▸ **TASK INSTRUCTIONS**:
Figure out the number of lines in the entries that hold the string "over", then give that number and nothing else.

(Records from a data collection)
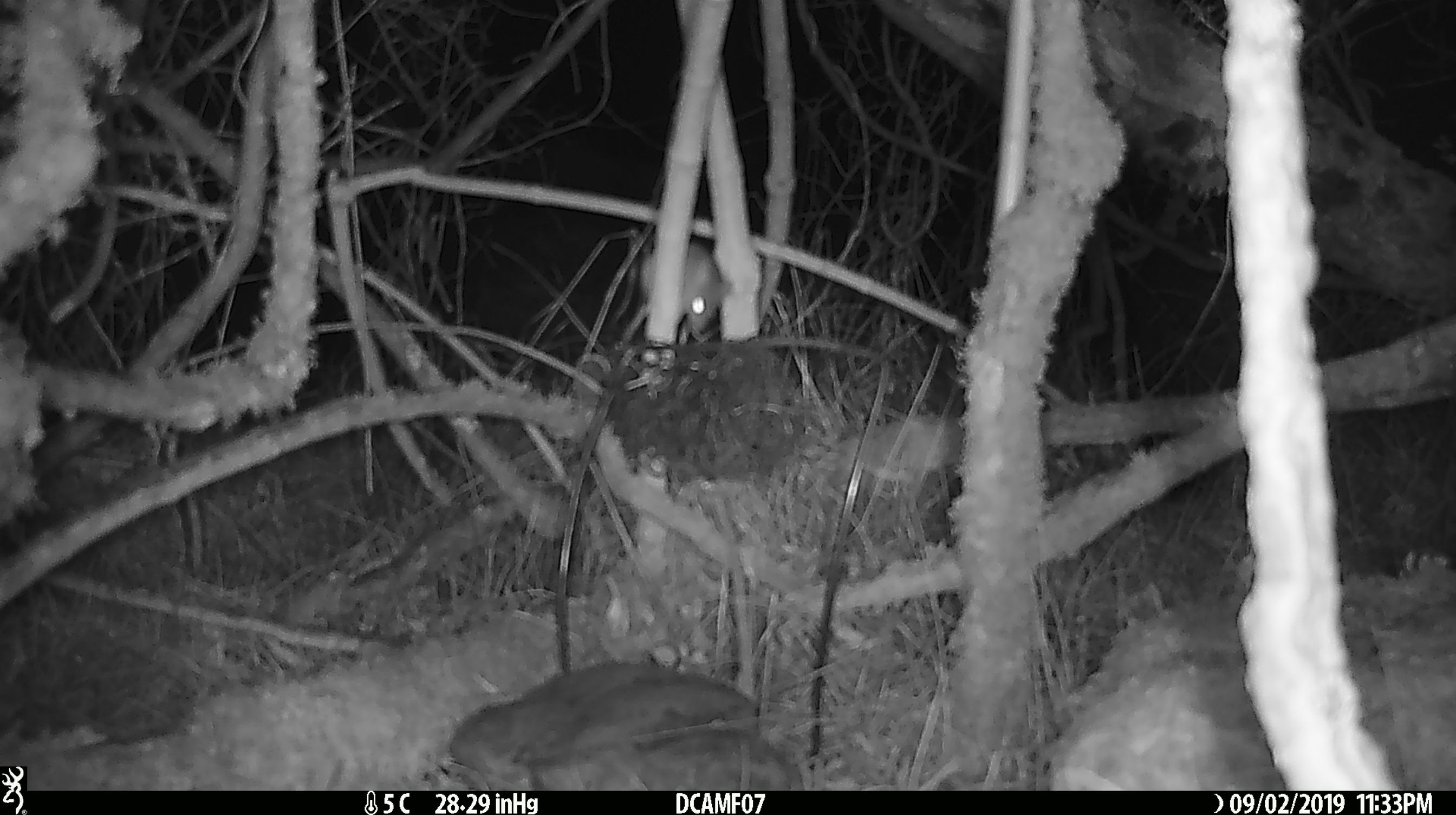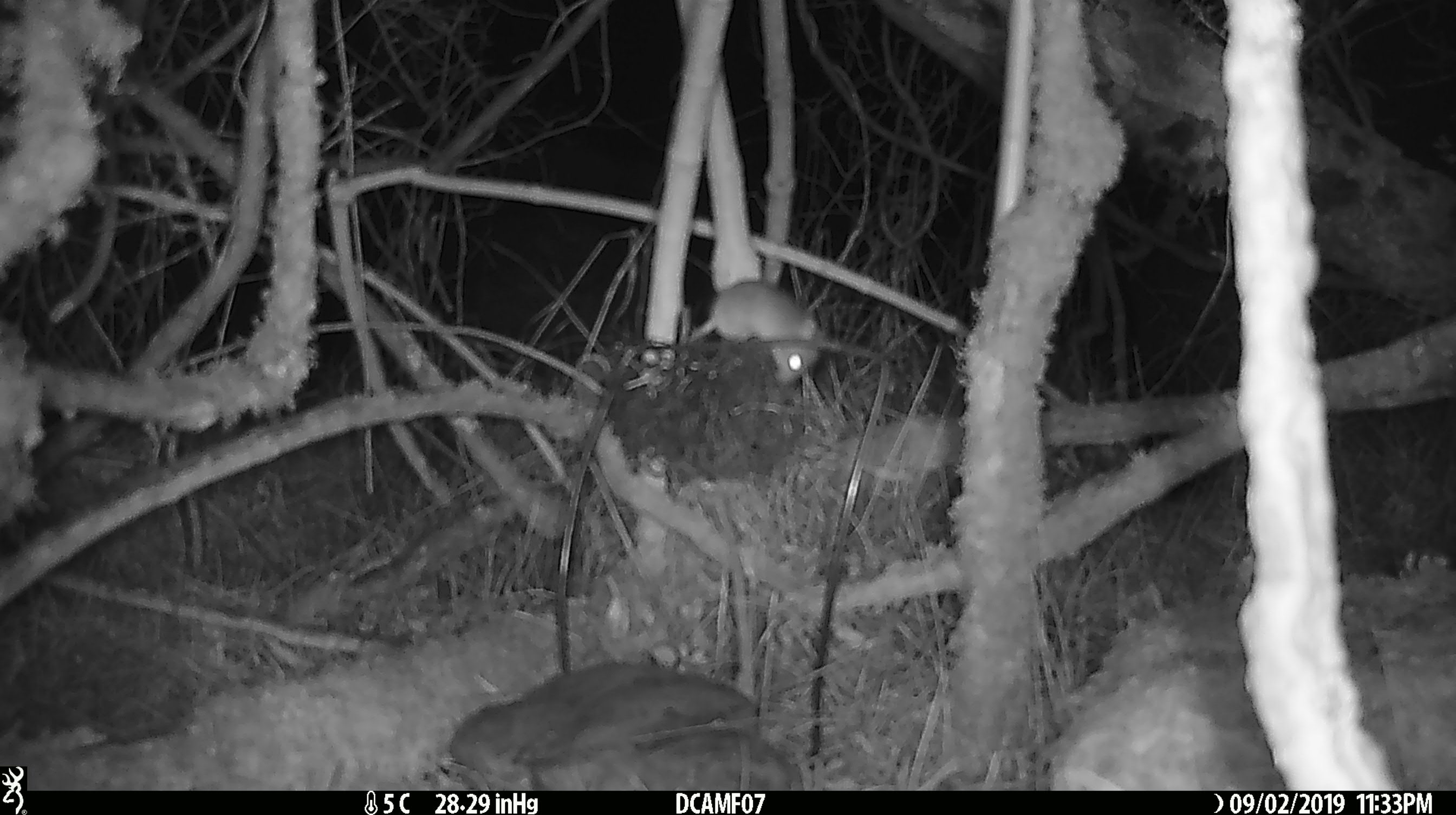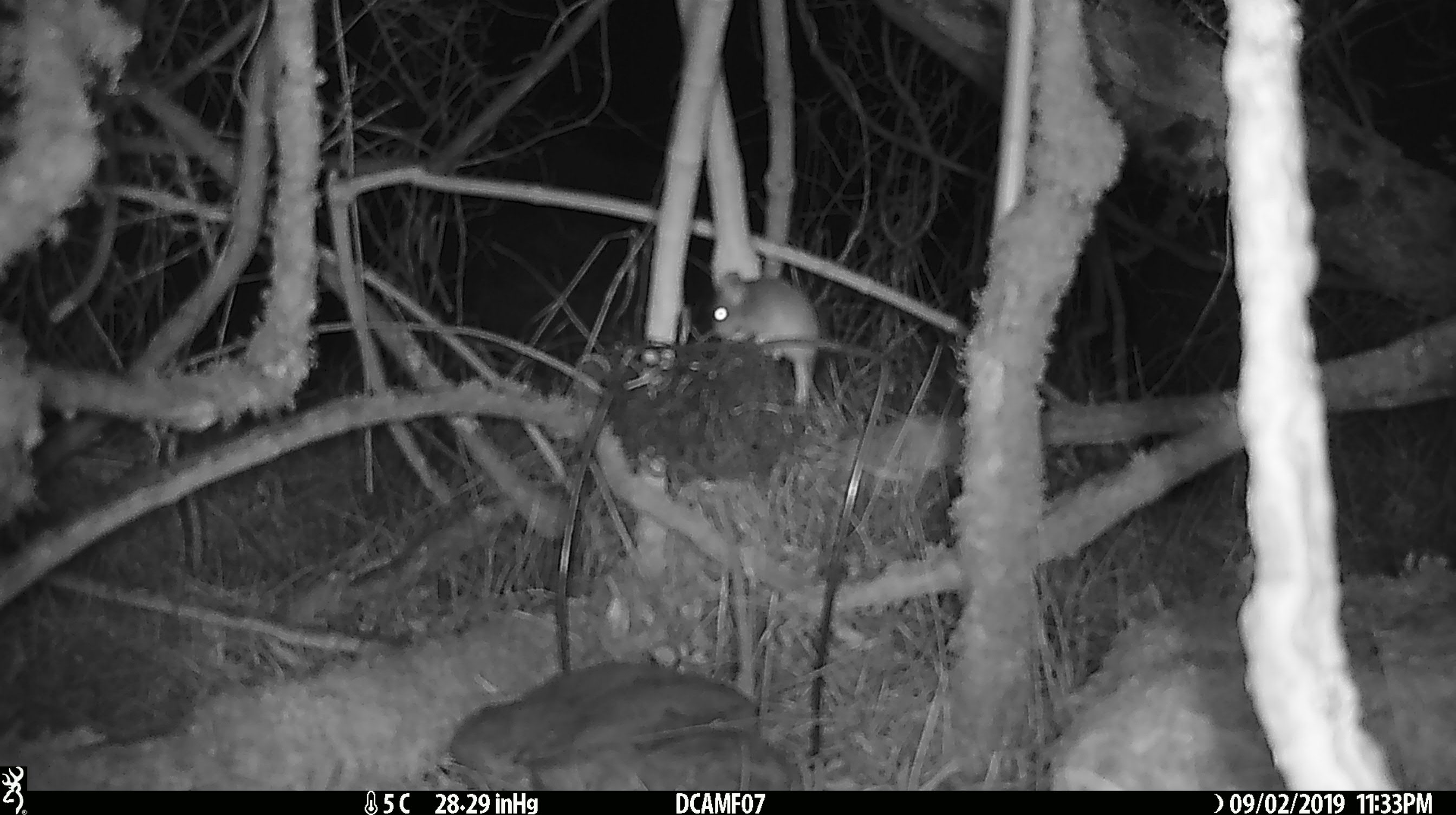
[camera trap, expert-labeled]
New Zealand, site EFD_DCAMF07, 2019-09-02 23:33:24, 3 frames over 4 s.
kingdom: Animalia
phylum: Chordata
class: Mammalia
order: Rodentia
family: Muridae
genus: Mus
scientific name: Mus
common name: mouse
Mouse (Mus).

--

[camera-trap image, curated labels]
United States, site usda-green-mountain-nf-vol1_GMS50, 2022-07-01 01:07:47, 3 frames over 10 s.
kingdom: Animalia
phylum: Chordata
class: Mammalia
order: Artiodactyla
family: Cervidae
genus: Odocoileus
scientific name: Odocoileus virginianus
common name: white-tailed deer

▸ **OUTPUT**:
2